NYLA Member Profile: Alex Gutelius
By Joel Friedman
NYLA Member Profile: Alex Gutelius, Library Director at the Clifton Park-Halfmoon Public Library
by Joel Friedman
To read more of Friedman's interview with Gutelius and learn more about her role at the Clifton Park-Halfmoon Library, click here.
Where did you grow up?
I’m from Canada. I grew up in Toronto. North York, specifically, which was more suburban then but is now considered part of the Toronto city sprawl. Toronto itself has about 2.5 million people, but the Greater Toronto Area has about 5.5 million. I did my undergraduate work at Carleton University in Ottawa, and I did my Master’s in Library and Information Science at the University of Western Ontario, in London, Ontario.
At that time was it still a fairly traditional MLS program, or did it go into anything digital?
Back then we were just at the cusp of CD-ROM databases, so we had a little bit of computing, but I didn’t do any archival studies at all. They did offer that track, but that wasn’t really what I was interested in. I thought I would like to work in a special library, but I graduated from library school in 1990, just at the beginning of the last recession, and jobs were hard to come by. I applied for just about any job that became available, and I ended up getting a job in a public library. In hindsight, I wondered why I would want to work for a special library. I had been thinking of maybe working for a law firm or something cool like that downtown, but as a child I was a huge public library user. We had a small branch of the North York Public Library up the street from me, and my mother talks about me reading a book while walking home. I was a voracious reader from an early age. And then my junior high was right across the street from the public library. I didn’t take the bus. I’d walk to school—uphill both ways, as they say! I worked in my university library in a part-time job as an undergraduate, but I didn’t really know what I wanted to do as a career. My undergraduate degree is in English and History. I knew I didn’t want to be a teacher. My father was a principal and my mother was a teacher—everyone in my family was a teacher. Then I started working in a library and I really liked it, so I thought, okay, I’ll go and do my master’s. They had a great program at the University of Western Ontario, where you could complete the master’s in twelve months. You could take longer to do it if you did co-op placement, or you could just do it straight through. So I did the one-year program and graduated in 1990 and got a job that fall. But digital initiatives were just in their infancy. There was a little bit of programming and theory-based curriculum, but not really that much at that time.

▸ Exercise: In the interview with the library director, at which university did she earn her Master's in Library and Information Science? The lines have no connection to the interview.

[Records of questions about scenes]
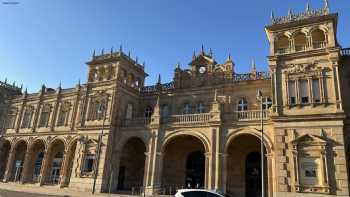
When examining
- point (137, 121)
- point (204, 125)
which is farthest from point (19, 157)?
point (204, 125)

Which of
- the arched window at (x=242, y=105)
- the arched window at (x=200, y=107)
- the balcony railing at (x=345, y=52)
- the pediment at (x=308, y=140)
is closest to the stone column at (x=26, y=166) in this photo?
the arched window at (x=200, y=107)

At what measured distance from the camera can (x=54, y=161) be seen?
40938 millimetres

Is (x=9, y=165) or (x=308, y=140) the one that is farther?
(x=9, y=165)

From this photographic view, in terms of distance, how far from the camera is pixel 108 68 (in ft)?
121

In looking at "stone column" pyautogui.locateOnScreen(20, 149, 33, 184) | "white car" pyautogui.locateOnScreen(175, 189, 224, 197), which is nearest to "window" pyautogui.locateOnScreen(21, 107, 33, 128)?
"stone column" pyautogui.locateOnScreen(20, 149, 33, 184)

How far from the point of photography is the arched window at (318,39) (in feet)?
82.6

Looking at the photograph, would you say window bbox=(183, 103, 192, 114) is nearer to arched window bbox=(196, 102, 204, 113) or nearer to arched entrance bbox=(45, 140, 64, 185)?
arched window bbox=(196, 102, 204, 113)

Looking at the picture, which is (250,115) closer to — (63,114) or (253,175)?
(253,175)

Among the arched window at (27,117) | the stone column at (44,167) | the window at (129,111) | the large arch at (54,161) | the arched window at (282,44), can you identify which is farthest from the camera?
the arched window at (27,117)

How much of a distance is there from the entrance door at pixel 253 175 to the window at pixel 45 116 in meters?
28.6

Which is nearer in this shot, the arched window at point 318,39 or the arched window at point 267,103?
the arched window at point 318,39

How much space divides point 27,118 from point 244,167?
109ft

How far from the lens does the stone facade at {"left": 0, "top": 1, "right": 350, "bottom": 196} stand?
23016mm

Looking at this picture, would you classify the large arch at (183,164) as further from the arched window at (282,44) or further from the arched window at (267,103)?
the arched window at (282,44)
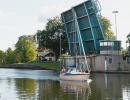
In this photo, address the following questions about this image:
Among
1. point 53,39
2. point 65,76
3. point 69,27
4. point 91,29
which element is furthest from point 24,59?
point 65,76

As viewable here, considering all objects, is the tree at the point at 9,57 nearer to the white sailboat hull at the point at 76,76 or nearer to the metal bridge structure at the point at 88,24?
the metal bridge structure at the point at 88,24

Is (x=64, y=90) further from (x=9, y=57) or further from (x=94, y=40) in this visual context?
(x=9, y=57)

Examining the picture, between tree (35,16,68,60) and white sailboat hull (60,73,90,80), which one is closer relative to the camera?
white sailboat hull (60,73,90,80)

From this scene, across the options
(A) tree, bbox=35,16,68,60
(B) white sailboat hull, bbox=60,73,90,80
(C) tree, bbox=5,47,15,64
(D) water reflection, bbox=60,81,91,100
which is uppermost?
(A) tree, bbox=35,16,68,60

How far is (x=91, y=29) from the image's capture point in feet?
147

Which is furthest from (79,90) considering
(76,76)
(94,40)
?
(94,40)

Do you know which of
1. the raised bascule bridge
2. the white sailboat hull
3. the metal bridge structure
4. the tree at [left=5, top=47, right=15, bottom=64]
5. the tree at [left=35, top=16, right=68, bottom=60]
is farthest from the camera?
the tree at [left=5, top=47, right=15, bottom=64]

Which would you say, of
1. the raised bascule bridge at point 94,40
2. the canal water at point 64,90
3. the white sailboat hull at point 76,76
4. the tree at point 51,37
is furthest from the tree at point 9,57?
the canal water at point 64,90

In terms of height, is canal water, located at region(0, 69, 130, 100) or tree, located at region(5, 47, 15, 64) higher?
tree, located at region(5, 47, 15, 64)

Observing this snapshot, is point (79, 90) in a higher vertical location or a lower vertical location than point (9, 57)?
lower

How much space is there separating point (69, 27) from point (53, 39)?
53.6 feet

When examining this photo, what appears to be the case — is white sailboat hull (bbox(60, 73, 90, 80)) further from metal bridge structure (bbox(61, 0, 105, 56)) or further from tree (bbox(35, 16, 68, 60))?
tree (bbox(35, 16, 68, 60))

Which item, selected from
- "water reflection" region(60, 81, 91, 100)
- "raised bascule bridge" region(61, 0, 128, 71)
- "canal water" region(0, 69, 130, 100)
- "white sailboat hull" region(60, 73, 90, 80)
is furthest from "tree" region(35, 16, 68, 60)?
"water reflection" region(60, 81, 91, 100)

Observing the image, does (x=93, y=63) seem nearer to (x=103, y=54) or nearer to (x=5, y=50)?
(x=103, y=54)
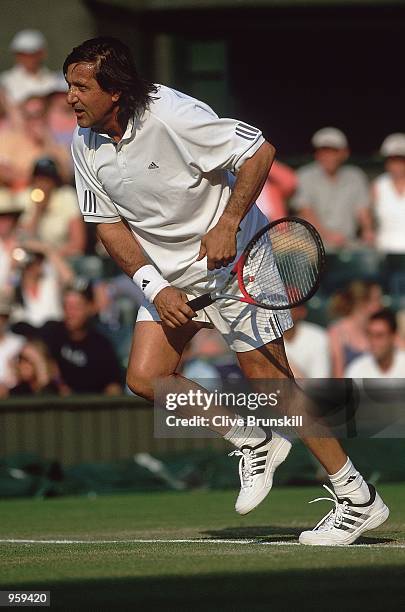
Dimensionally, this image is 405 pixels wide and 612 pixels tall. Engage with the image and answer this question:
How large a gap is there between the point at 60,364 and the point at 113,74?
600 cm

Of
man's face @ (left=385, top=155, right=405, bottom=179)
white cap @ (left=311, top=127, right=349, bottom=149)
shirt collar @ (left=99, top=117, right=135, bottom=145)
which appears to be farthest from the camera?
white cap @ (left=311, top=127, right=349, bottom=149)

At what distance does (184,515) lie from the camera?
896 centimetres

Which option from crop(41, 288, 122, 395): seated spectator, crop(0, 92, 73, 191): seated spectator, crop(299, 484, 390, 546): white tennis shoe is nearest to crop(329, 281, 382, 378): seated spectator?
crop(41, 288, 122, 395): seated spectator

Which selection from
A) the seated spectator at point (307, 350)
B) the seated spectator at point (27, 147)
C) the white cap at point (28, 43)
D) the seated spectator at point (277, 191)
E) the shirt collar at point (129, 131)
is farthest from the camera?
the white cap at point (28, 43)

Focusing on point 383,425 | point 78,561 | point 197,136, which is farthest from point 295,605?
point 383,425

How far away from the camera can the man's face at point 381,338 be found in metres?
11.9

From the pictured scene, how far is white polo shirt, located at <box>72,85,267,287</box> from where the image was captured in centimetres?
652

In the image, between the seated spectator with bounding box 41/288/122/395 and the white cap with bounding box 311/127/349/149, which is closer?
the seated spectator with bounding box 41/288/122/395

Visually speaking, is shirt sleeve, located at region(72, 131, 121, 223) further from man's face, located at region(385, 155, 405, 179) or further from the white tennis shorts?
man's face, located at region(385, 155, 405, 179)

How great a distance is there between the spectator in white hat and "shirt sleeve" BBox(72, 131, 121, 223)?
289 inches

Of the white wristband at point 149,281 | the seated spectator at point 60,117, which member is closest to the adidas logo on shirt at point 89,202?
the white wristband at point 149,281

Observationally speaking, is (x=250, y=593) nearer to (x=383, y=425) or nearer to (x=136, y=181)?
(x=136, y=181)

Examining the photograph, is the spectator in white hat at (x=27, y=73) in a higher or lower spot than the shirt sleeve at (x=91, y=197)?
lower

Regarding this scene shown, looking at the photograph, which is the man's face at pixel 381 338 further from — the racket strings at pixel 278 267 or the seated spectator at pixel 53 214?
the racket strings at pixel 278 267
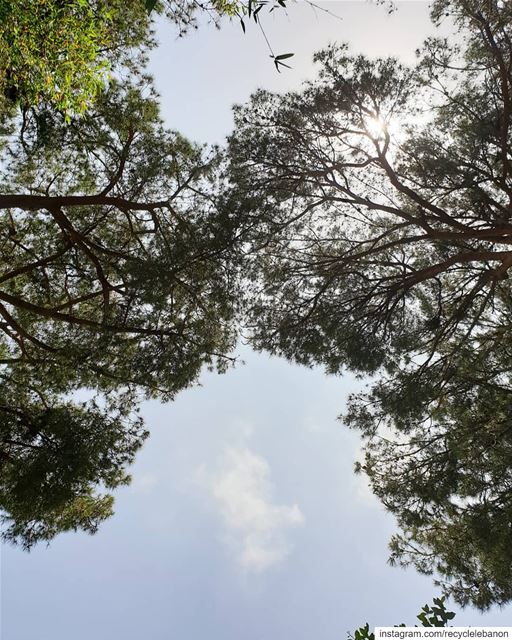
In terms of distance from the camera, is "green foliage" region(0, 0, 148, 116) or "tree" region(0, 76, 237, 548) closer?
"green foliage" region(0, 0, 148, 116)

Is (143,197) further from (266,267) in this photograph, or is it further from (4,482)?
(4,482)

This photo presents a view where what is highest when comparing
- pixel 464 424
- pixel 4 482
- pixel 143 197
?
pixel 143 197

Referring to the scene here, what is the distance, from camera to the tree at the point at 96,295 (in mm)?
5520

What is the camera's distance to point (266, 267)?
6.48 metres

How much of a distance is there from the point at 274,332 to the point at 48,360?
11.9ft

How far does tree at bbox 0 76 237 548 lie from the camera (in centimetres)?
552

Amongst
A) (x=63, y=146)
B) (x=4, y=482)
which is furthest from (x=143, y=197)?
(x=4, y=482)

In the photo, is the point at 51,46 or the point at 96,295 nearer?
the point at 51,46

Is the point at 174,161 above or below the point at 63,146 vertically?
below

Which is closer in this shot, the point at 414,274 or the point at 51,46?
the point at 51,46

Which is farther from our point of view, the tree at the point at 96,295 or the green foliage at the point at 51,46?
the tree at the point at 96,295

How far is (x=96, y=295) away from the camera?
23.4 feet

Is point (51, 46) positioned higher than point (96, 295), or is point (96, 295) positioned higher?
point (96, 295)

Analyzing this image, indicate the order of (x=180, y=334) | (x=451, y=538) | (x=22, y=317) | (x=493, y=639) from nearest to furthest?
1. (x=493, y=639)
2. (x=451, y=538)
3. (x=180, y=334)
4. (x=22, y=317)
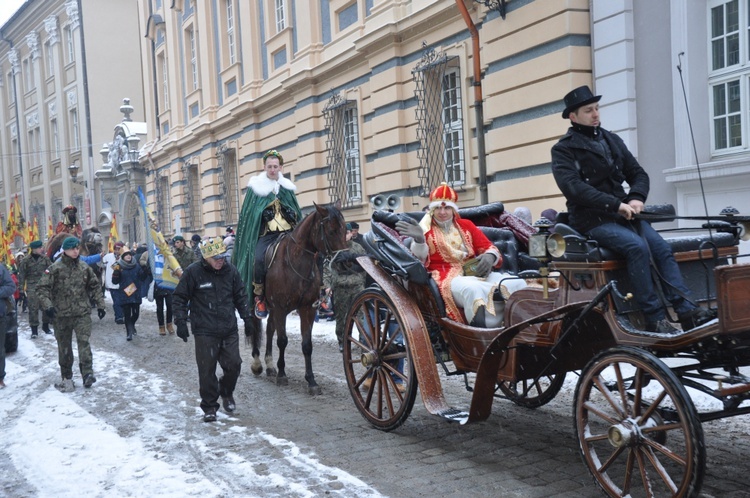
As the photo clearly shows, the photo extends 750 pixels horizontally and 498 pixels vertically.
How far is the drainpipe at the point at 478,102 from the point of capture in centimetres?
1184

▸ Output of the exercise: The University of Western Ontario, in London, Ontario.